Nach wie vor machen sich Tausende Menschen auf den gefährlichen Weg von Afrika nach Europa – in der Hoffnung auf ein besseres Leben. Spanien ist unmittelbar von dieser Migrationsbewegung betroffen. Das Land reagiert mit fragwürdigen Methoden.

Von: Stefan Schaaf

Stand: 12.12.2015 | Archiv

Mit Stacheldraht gesicherte Grenze zwischen dem marokkanischen Beni Ensar und der spanischen Nordafrika-Enklave Melilla | Bild: dpa/picture-alliance; Stephanie Schuster

Kilometerlange Zäune, sieben Meter hoch, bewacht von der Guardia Civil: In der spanischen Exklave Melilla schottet man sich seit langem martialisch ab – anscheinend  mit Erfolg. Vor einem Jahr war das noch anders. Da stürmten hunderte Migranten an einem Tag den Zaun, viele konnten ihn überwinden, meist mit schweren Verletzungen. Doch nun hat der Ansturm merklich nachgelassen. 2015 haben es nur noch 4.000 Flüchtlinge auf die spanische Seite geschafft. Die Abschreckung, unter anderem mit extrem scharfen Klingen, scheint zu wirken.

Hilfsorganisationen kritisieren die Situation

Spanien besitzt zwei Exklaven auf marokkanischem Gebiet – die beiden Städte Ceuta und Melilla. Hier verlaufen Europas Außengrenzen mit Afrika. In der Kommandozentrale der Guardia Civil in Madrid werden die Grenzen per Kamera ständig überwacht.  Entscheidend sei die Kooperation mit dem Land auf der anderen Seite, mit Marokko – nur gemeinsam könne man die Grenze sichern.

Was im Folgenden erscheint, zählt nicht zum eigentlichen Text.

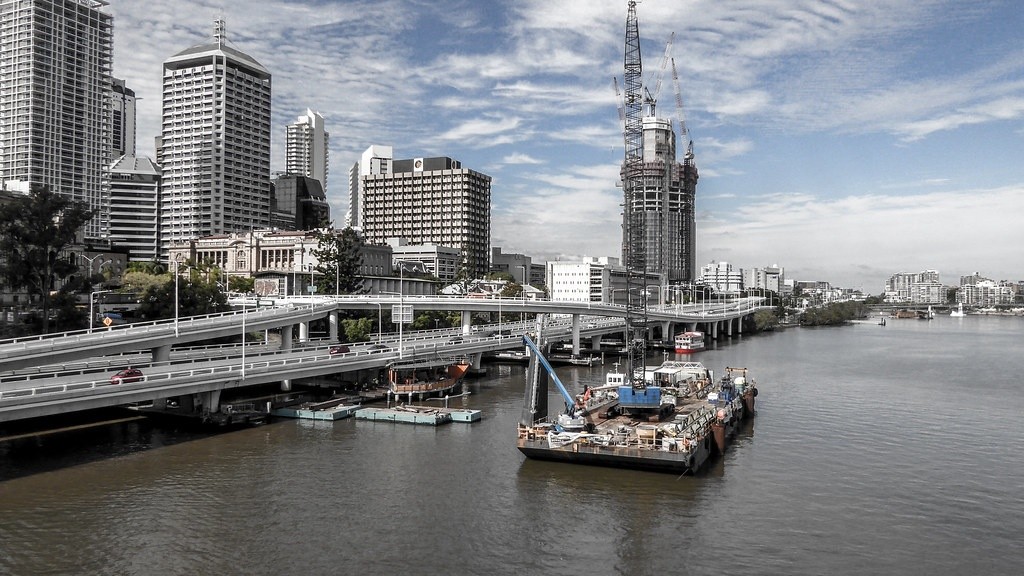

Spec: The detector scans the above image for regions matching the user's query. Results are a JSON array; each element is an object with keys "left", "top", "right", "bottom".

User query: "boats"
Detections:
[
  {"left": 675, "top": 332, "right": 705, "bottom": 353},
  {"left": 518, "top": 333, "right": 759, "bottom": 471}
]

Von Melilla aus sieht man auf den Berg Guruguru in Marokko. Hier haben sich früher die Migranten auf den Weg zur Grenze gemacht, doch in diesem Jahr wurden ihre Lager von Marokkos Polizei einfach niedergebrannt. Auch so sieht die Zusammenarbeit mit Nordafrika aus: Marokkos Grenzpolizei kesselt die Flüchtlinge ein, trägt sie vom Zaun fort und verfrachtet sie ins Landesinnere.

Und auch das geschieht: Flüchtlinge, eigentlich schon auf spanischem  Boden, werden unter Schlägen durch eine Hintertür nach Marokko zurückgebracht. Mit dieser Praxis befasst sich nun der Europarat. Spanische Hilfsorganisationen kritisieren diese Situation. Länder wie Marokko besorgten doch für Europa das schmutzige Geschäft und hielten die Migranten auf.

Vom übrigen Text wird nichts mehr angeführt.